▶ [Исходный текст]:

Комиссаржевская обладала особенным свойством волновать и захватывать зрителя. И это не была неврастения или истерия. Изображаемые ею страдания и чувства никогда не были сентиментальными, и зритель, переживая вместе с нею происходившее на сцене, всегда получал величайшее наслаждение. Некоторые критики и кое-кто из публики упрекали Комиссаржевскую в однообразии. «Она всегда играет только себя», – говорили про нее. Этот упрек мне всегда казался несправедливым. Комиссаржевская обладала таким громадным запасом самых разнообразных эмоций, ее душа была так неисчерпаемо богата, что когда она раскрывала себя в ролях, рассказывала о себе со сцены, – это всегда было интересно, волнующе и давало чистую радость, которую мы все испытываем, прикасаясь к настоящему искусству, даже когда это искусство трагично.

▶ [Записи набора данных]:

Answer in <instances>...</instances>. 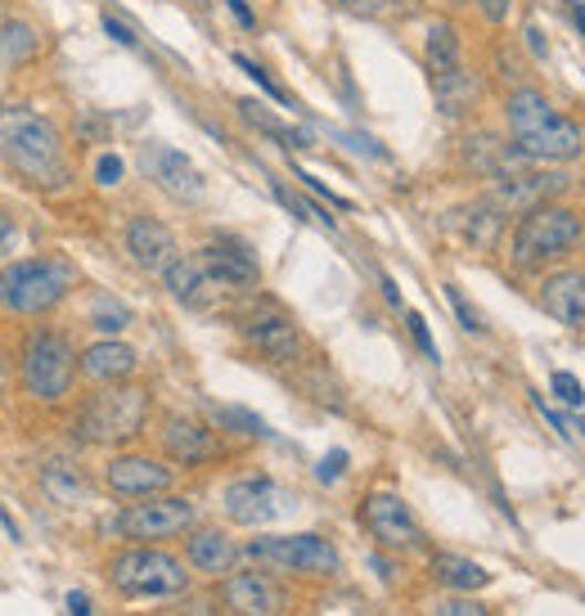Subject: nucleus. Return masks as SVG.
Returning a JSON list of instances; mask_svg holds the SVG:
<instances>
[{"label": "nucleus", "mask_w": 585, "mask_h": 616, "mask_svg": "<svg viewBox=\"0 0 585 616\" xmlns=\"http://www.w3.org/2000/svg\"><path fill=\"white\" fill-rule=\"evenodd\" d=\"M104 32H108L113 41H122V45H136V41H140V36H136L132 28H126V23H117L113 14H104Z\"/></svg>", "instance_id": "obj_42"}, {"label": "nucleus", "mask_w": 585, "mask_h": 616, "mask_svg": "<svg viewBox=\"0 0 585 616\" xmlns=\"http://www.w3.org/2000/svg\"><path fill=\"white\" fill-rule=\"evenodd\" d=\"M122 171H126V163H122L117 154H104V158L95 163V180H100V185H117Z\"/></svg>", "instance_id": "obj_40"}, {"label": "nucleus", "mask_w": 585, "mask_h": 616, "mask_svg": "<svg viewBox=\"0 0 585 616\" xmlns=\"http://www.w3.org/2000/svg\"><path fill=\"white\" fill-rule=\"evenodd\" d=\"M41 487L54 495V500H63V504H77L82 495H86V482H82V472L73 468V463H45L41 468Z\"/></svg>", "instance_id": "obj_28"}, {"label": "nucleus", "mask_w": 585, "mask_h": 616, "mask_svg": "<svg viewBox=\"0 0 585 616\" xmlns=\"http://www.w3.org/2000/svg\"><path fill=\"white\" fill-rule=\"evenodd\" d=\"M221 603L234 616H284L289 607L284 589L257 567H234L230 576H221Z\"/></svg>", "instance_id": "obj_14"}, {"label": "nucleus", "mask_w": 585, "mask_h": 616, "mask_svg": "<svg viewBox=\"0 0 585 616\" xmlns=\"http://www.w3.org/2000/svg\"><path fill=\"white\" fill-rule=\"evenodd\" d=\"M126 324H132L126 306H113V302H100V306H95V328H100V333H122Z\"/></svg>", "instance_id": "obj_34"}, {"label": "nucleus", "mask_w": 585, "mask_h": 616, "mask_svg": "<svg viewBox=\"0 0 585 616\" xmlns=\"http://www.w3.org/2000/svg\"><path fill=\"white\" fill-rule=\"evenodd\" d=\"M243 550L221 531V526H194L185 540V563L203 576H230L239 567Z\"/></svg>", "instance_id": "obj_20"}, {"label": "nucleus", "mask_w": 585, "mask_h": 616, "mask_svg": "<svg viewBox=\"0 0 585 616\" xmlns=\"http://www.w3.org/2000/svg\"><path fill=\"white\" fill-rule=\"evenodd\" d=\"M446 302H450V311H455V320H460L464 324V333H482L487 324H482V315L473 311V302L460 293V289H455V284H446Z\"/></svg>", "instance_id": "obj_32"}, {"label": "nucleus", "mask_w": 585, "mask_h": 616, "mask_svg": "<svg viewBox=\"0 0 585 616\" xmlns=\"http://www.w3.org/2000/svg\"><path fill=\"white\" fill-rule=\"evenodd\" d=\"M36 32L28 28V23H19V19H10V23H0V59H10V63H23V59H32L36 54Z\"/></svg>", "instance_id": "obj_29"}, {"label": "nucleus", "mask_w": 585, "mask_h": 616, "mask_svg": "<svg viewBox=\"0 0 585 616\" xmlns=\"http://www.w3.org/2000/svg\"><path fill=\"white\" fill-rule=\"evenodd\" d=\"M572 19H576V28H581V36H585V0H572Z\"/></svg>", "instance_id": "obj_46"}, {"label": "nucleus", "mask_w": 585, "mask_h": 616, "mask_svg": "<svg viewBox=\"0 0 585 616\" xmlns=\"http://www.w3.org/2000/svg\"><path fill=\"white\" fill-rule=\"evenodd\" d=\"M554 396H558L563 405H572V409L585 405V387H581L572 374H554Z\"/></svg>", "instance_id": "obj_36"}, {"label": "nucleus", "mask_w": 585, "mask_h": 616, "mask_svg": "<svg viewBox=\"0 0 585 616\" xmlns=\"http://www.w3.org/2000/svg\"><path fill=\"white\" fill-rule=\"evenodd\" d=\"M104 576L122 598H176L189 589L185 563L167 550H154V544H136V550L113 554Z\"/></svg>", "instance_id": "obj_7"}, {"label": "nucleus", "mask_w": 585, "mask_h": 616, "mask_svg": "<svg viewBox=\"0 0 585 616\" xmlns=\"http://www.w3.org/2000/svg\"><path fill=\"white\" fill-rule=\"evenodd\" d=\"M432 581L450 594H478L491 585V572L478 567L473 558H460V554H437L432 558Z\"/></svg>", "instance_id": "obj_25"}, {"label": "nucleus", "mask_w": 585, "mask_h": 616, "mask_svg": "<svg viewBox=\"0 0 585 616\" xmlns=\"http://www.w3.org/2000/svg\"><path fill=\"white\" fill-rule=\"evenodd\" d=\"M6 383H10V365H6V356H0V400H6Z\"/></svg>", "instance_id": "obj_49"}, {"label": "nucleus", "mask_w": 585, "mask_h": 616, "mask_svg": "<svg viewBox=\"0 0 585 616\" xmlns=\"http://www.w3.org/2000/svg\"><path fill=\"white\" fill-rule=\"evenodd\" d=\"M234 67H243V73H248V77H252L257 86H262V91H267L271 100H280L284 108H293V100H289V91H284V86H280V82H275V77L267 73V67H262V63H252V59H243V54H234Z\"/></svg>", "instance_id": "obj_31"}, {"label": "nucleus", "mask_w": 585, "mask_h": 616, "mask_svg": "<svg viewBox=\"0 0 585 616\" xmlns=\"http://www.w3.org/2000/svg\"><path fill=\"white\" fill-rule=\"evenodd\" d=\"M77 289V265L69 257H23L0 270V311L6 315H50Z\"/></svg>", "instance_id": "obj_3"}, {"label": "nucleus", "mask_w": 585, "mask_h": 616, "mask_svg": "<svg viewBox=\"0 0 585 616\" xmlns=\"http://www.w3.org/2000/svg\"><path fill=\"white\" fill-rule=\"evenodd\" d=\"M0 158L32 189H63L73 180V163H69V149H63L59 126L28 104L0 108Z\"/></svg>", "instance_id": "obj_1"}, {"label": "nucleus", "mask_w": 585, "mask_h": 616, "mask_svg": "<svg viewBox=\"0 0 585 616\" xmlns=\"http://www.w3.org/2000/svg\"><path fill=\"white\" fill-rule=\"evenodd\" d=\"M126 257H132L145 275H167L171 270V261L180 257V248H176V234L158 221V217H132L126 221Z\"/></svg>", "instance_id": "obj_17"}, {"label": "nucleus", "mask_w": 585, "mask_h": 616, "mask_svg": "<svg viewBox=\"0 0 585 616\" xmlns=\"http://www.w3.org/2000/svg\"><path fill=\"white\" fill-rule=\"evenodd\" d=\"M158 441H163L167 459L180 463V468H199V463H212L221 455L217 432L194 415H163L158 419Z\"/></svg>", "instance_id": "obj_15"}, {"label": "nucleus", "mask_w": 585, "mask_h": 616, "mask_svg": "<svg viewBox=\"0 0 585 616\" xmlns=\"http://www.w3.org/2000/svg\"><path fill=\"white\" fill-rule=\"evenodd\" d=\"M243 554L252 563H267V567H280V572H297V576H338L343 572L338 550L324 535H315V531H302V535H257V540H248Z\"/></svg>", "instance_id": "obj_8"}, {"label": "nucleus", "mask_w": 585, "mask_h": 616, "mask_svg": "<svg viewBox=\"0 0 585 616\" xmlns=\"http://www.w3.org/2000/svg\"><path fill=\"white\" fill-rule=\"evenodd\" d=\"M217 424L230 428V432H239V437H252V441L271 437V428L257 419V415H248V409H239V405H221V409H217Z\"/></svg>", "instance_id": "obj_30"}, {"label": "nucleus", "mask_w": 585, "mask_h": 616, "mask_svg": "<svg viewBox=\"0 0 585 616\" xmlns=\"http://www.w3.org/2000/svg\"><path fill=\"white\" fill-rule=\"evenodd\" d=\"M199 526V504L185 500V495H149V500H136L117 513V531L126 540H176V535H189Z\"/></svg>", "instance_id": "obj_9"}, {"label": "nucleus", "mask_w": 585, "mask_h": 616, "mask_svg": "<svg viewBox=\"0 0 585 616\" xmlns=\"http://www.w3.org/2000/svg\"><path fill=\"white\" fill-rule=\"evenodd\" d=\"M469 6H478V14H482L487 23H504L509 10H513V0H469Z\"/></svg>", "instance_id": "obj_41"}, {"label": "nucleus", "mask_w": 585, "mask_h": 616, "mask_svg": "<svg viewBox=\"0 0 585 616\" xmlns=\"http://www.w3.org/2000/svg\"><path fill=\"white\" fill-rule=\"evenodd\" d=\"M361 522H365V531L383 544V550L415 554V550H424V544H428L419 518L410 513V504L397 491H369L365 504H361Z\"/></svg>", "instance_id": "obj_10"}, {"label": "nucleus", "mask_w": 585, "mask_h": 616, "mask_svg": "<svg viewBox=\"0 0 585 616\" xmlns=\"http://www.w3.org/2000/svg\"><path fill=\"white\" fill-rule=\"evenodd\" d=\"M226 6H230V14H234V19L243 23V28H257V14H252V10L243 6V0H226Z\"/></svg>", "instance_id": "obj_44"}, {"label": "nucleus", "mask_w": 585, "mask_h": 616, "mask_svg": "<svg viewBox=\"0 0 585 616\" xmlns=\"http://www.w3.org/2000/svg\"><path fill=\"white\" fill-rule=\"evenodd\" d=\"M19 239V230H14V217L6 212V208H0V257H6L10 252V243Z\"/></svg>", "instance_id": "obj_43"}, {"label": "nucleus", "mask_w": 585, "mask_h": 616, "mask_svg": "<svg viewBox=\"0 0 585 616\" xmlns=\"http://www.w3.org/2000/svg\"><path fill=\"white\" fill-rule=\"evenodd\" d=\"M221 500H226V518L239 522V526H267V522H275L284 513V491L267 472L234 477Z\"/></svg>", "instance_id": "obj_13"}, {"label": "nucleus", "mask_w": 585, "mask_h": 616, "mask_svg": "<svg viewBox=\"0 0 585 616\" xmlns=\"http://www.w3.org/2000/svg\"><path fill=\"white\" fill-rule=\"evenodd\" d=\"M69 612H73V616H91V598H86L82 589H73V594H69Z\"/></svg>", "instance_id": "obj_45"}, {"label": "nucleus", "mask_w": 585, "mask_h": 616, "mask_svg": "<svg viewBox=\"0 0 585 616\" xmlns=\"http://www.w3.org/2000/svg\"><path fill=\"white\" fill-rule=\"evenodd\" d=\"M527 45H532V50L545 59V41H541V32H536V28H527Z\"/></svg>", "instance_id": "obj_47"}, {"label": "nucleus", "mask_w": 585, "mask_h": 616, "mask_svg": "<svg viewBox=\"0 0 585 616\" xmlns=\"http://www.w3.org/2000/svg\"><path fill=\"white\" fill-rule=\"evenodd\" d=\"M585 234L581 212L558 208V202H541V208H527L513 226V265L518 270H545L554 261H563Z\"/></svg>", "instance_id": "obj_6"}, {"label": "nucleus", "mask_w": 585, "mask_h": 616, "mask_svg": "<svg viewBox=\"0 0 585 616\" xmlns=\"http://www.w3.org/2000/svg\"><path fill=\"white\" fill-rule=\"evenodd\" d=\"M136 365H140L136 347H132V342H122V337H100V342H91L86 352H77L82 378H86V383H100V387L126 383V378L136 374Z\"/></svg>", "instance_id": "obj_19"}, {"label": "nucleus", "mask_w": 585, "mask_h": 616, "mask_svg": "<svg viewBox=\"0 0 585 616\" xmlns=\"http://www.w3.org/2000/svg\"><path fill=\"white\" fill-rule=\"evenodd\" d=\"M140 163H145L149 180H158V185H163L171 198H180V202H194V198L203 194V171L194 167L180 149H171V145H145Z\"/></svg>", "instance_id": "obj_18"}, {"label": "nucleus", "mask_w": 585, "mask_h": 616, "mask_svg": "<svg viewBox=\"0 0 585 616\" xmlns=\"http://www.w3.org/2000/svg\"><path fill=\"white\" fill-rule=\"evenodd\" d=\"M504 221H509V212L500 208V202H495L491 194H482V198L473 202V208H464V212H460V230H464V239H469L473 248H482V252L500 239Z\"/></svg>", "instance_id": "obj_26"}, {"label": "nucleus", "mask_w": 585, "mask_h": 616, "mask_svg": "<svg viewBox=\"0 0 585 616\" xmlns=\"http://www.w3.org/2000/svg\"><path fill=\"white\" fill-rule=\"evenodd\" d=\"M406 324H410V333H415V342H419V352H424L428 361H437V342H432V333H428V320H424L419 311H410Z\"/></svg>", "instance_id": "obj_37"}, {"label": "nucleus", "mask_w": 585, "mask_h": 616, "mask_svg": "<svg viewBox=\"0 0 585 616\" xmlns=\"http://www.w3.org/2000/svg\"><path fill=\"white\" fill-rule=\"evenodd\" d=\"M163 284H167V293L180 302V306H189V311H203V306H212V284H208V275L199 270V261L194 257H176L171 261V270L163 275Z\"/></svg>", "instance_id": "obj_24"}, {"label": "nucleus", "mask_w": 585, "mask_h": 616, "mask_svg": "<svg viewBox=\"0 0 585 616\" xmlns=\"http://www.w3.org/2000/svg\"><path fill=\"white\" fill-rule=\"evenodd\" d=\"M513 149L527 163H572L581 158V126L554 113V104L536 86H518L504 104Z\"/></svg>", "instance_id": "obj_2"}, {"label": "nucleus", "mask_w": 585, "mask_h": 616, "mask_svg": "<svg viewBox=\"0 0 585 616\" xmlns=\"http://www.w3.org/2000/svg\"><path fill=\"white\" fill-rule=\"evenodd\" d=\"M432 616H491V607H482V603L469 598V594H450V598H441V603L432 607Z\"/></svg>", "instance_id": "obj_33"}, {"label": "nucleus", "mask_w": 585, "mask_h": 616, "mask_svg": "<svg viewBox=\"0 0 585 616\" xmlns=\"http://www.w3.org/2000/svg\"><path fill=\"white\" fill-rule=\"evenodd\" d=\"M334 6L347 10V14H356V19H378L387 10V0H334Z\"/></svg>", "instance_id": "obj_39"}, {"label": "nucleus", "mask_w": 585, "mask_h": 616, "mask_svg": "<svg viewBox=\"0 0 585 616\" xmlns=\"http://www.w3.org/2000/svg\"><path fill=\"white\" fill-rule=\"evenodd\" d=\"M424 63H428V77L432 86L450 82L464 73V59H460V36H455L450 23H428V36H424Z\"/></svg>", "instance_id": "obj_23"}, {"label": "nucleus", "mask_w": 585, "mask_h": 616, "mask_svg": "<svg viewBox=\"0 0 585 616\" xmlns=\"http://www.w3.org/2000/svg\"><path fill=\"white\" fill-rule=\"evenodd\" d=\"M171 482H176V468L154 455H113L104 463V487L117 500H149L171 491Z\"/></svg>", "instance_id": "obj_11"}, {"label": "nucleus", "mask_w": 585, "mask_h": 616, "mask_svg": "<svg viewBox=\"0 0 585 616\" xmlns=\"http://www.w3.org/2000/svg\"><path fill=\"white\" fill-rule=\"evenodd\" d=\"M243 337H248V347L257 356H267L275 365H293L302 356V333H297V324L284 311H275V306L252 311L243 320Z\"/></svg>", "instance_id": "obj_16"}, {"label": "nucleus", "mask_w": 585, "mask_h": 616, "mask_svg": "<svg viewBox=\"0 0 585 616\" xmlns=\"http://www.w3.org/2000/svg\"><path fill=\"white\" fill-rule=\"evenodd\" d=\"M558 189H563V176H554V171H532V167H527V171H518V176H509V180H495L491 198L500 202L509 217H523L527 208H541V202H550Z\"/></svg>", "instance_id": "obj_22"}, {"label": "nucleus", "mask_w": 585, "mask_h": 616, "mask_svg": "<svg viewBox=\"0 0 585 616\" xmlns=\"http://www.w3.org/2000/svg\"><path fill=\"white\" fill-rule=\"evenodd\" d=\"M383 297H387V302H393V306L401 302V293H397V284H393V280H383Z\"/></svg>", "instance_id": "obj_48"}, {"label": "nucleus", "mask_w": 585, "mask_h": 616, "mask_svg": "<svg viewBox=\"0 0 585 616\" xmlns=\"http://www.w3.org/2000/svg\"><path fill=\"white\" fill-rule=\"evenodd\" d=\"M77 347L69 342V333L59 328H32L19 347V378H23V391L41 405H59L69 400L73 383H77Z\"/></svg>", "instance_id": "obj_5"}, {"label": "nucleus", "mask_w": 585, "mask_h": 616, "mask_svg": "<svg viewBox=\"0 0 585 616\" xmlns=\"http://www.w3.org/2000/svg\"><path fill=\"white\" fill-rule=\"evenodd\" d=\"M239 117L243 122H252L257 130H267V135H275L280 145H289V149H311V135L306 130H297V126H284L280 117H271L257 100H239Z\"/></svg>", "instance_id": "obj_27"}, {"label": "nucleus", "mask_w": 585, "mask_h": 616, "mask_svg": "<svg viewBox=\"0 0 585 616\" xmlns=\"http://www.w3.org/2000/svg\"><path fill=\"white\" fill-rule=\"evenodd\" d=\"M297 180H302V189H311V194H320L324 202H330V208H338V212H352V202L343 198V194H334L330 185H324V180H315L311 171H297Z\"/></svg>", "instance_id": "obj_35"}, {"label": "nucleus", "mask_w": 585, "mask_h": 616, "mask_svg": "<svg viewBox=\"0 0 585 616\" xmlns=\"http://www.w3.org/2000/svg\"><path fill=\"white\" fill-rule=\"evenodd\" d=\"M541 311L567 328L585 324V270H550L541 280Z\"/></svg>", "instance_id": "obj_21"}, {"label": "nucleus", "mask_w": 585, "mask_h": 616, "mask_svg": "<svg viewBox=\"0 0 585 616\" xmlns=\"http://www.w3.org/2000/svg\"><path fill=\"white\" fill-rule=\"evenodd\" d=\"M149 424V391L136 383H108L100 387L73 419V432L86 446H126Z\"/></svg>", "instance_id": "obj_4"}, {"label": "nucleus", "mask_w": 585, "mask_h": 616, "mask_svg": "<svg viewBox=\"0 0 585 616\" xmlns=\"http://www.w3.org/2000/svg\"><path fill=\"white\" fill-rule=\"evenodd\" d=\"M343 468H347V450H330V455H324V459H320V468H315V477H320V482H324V487H330V482H338V477H343Z\"/></svg>", "instance_id": "obj_38"}, {"label": "nucleus", "mask_w": 585, "mask_h": 616, "mask_svg": "<svg viewBox=\"0 0 585 616\" xmlns=\"http://www.w3.org/2000/svg\"><path fill=\"white\" fill-rule=\"evenodd\" d=\"M194 261H199V270L208 275L212 293H248V289L262 284V265H257V257L243 243H230V239L203 243L194 252Z\"/></svg>", "instance_id": "obj_12"}]
</instances>
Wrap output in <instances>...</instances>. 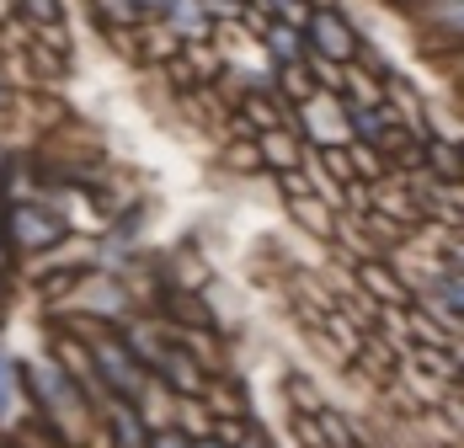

▶ [Задания]:
(1) Изложите отрывок о Комиссаржевской в двух предложениях.
(2) Согласуются ли с отрывком о Комиссаржевской следующие утверждения? На каждое ответьте «да» или «нет» и приведите решающие слова текста в точной цитате.
(а) Некоторые критики упрекали Комиссаржевскую в однообразии.
(б) Чувства, которые изображала Комиссаржевская, были сентиментальными.
(в) Умение Комиссаржевской волновать зрителя было неврастенией.
(3) Ответьте на вопросы по отрывку о Комиссаржевской.
(а) В чем упрекали Комиссаржевскую некоторые критики и кое-кто из публики?
(б) Что про нее говорили?
(в) Какую радость давало то, как она раскрывала себя в ролях?

▶ [Ответы]:
(1) Комиссаржевская обладала особенным свойством волновать и захватывать зрителя, а изображаемые ею страдания и чувства никогда не были сентиментальными. Упрек в однообразии, который ей делали некоторые критики и часть публики, казался автору несправедливым, потому что ее душа была неисчерпаемо богата, и ее игра всегда давала чистую радость настоящего искусства.

(2)
(а) Да: «Некоторые критики и кое-кто из публики упрекали Комиссаржевскую в однообразии».
(б) Нет: «Изображаемые ею страдания и чувства никогда не были сентиментальными».
(в) Нет: «И это не была неврастения или истерия».

(3)
(а) В однообразии.
(б) «Она всегда играет только себя».
(в) Чистую радость, которую мы все испытываем, прикасаясь к настоящему искусству, даже когда это искусство трагично.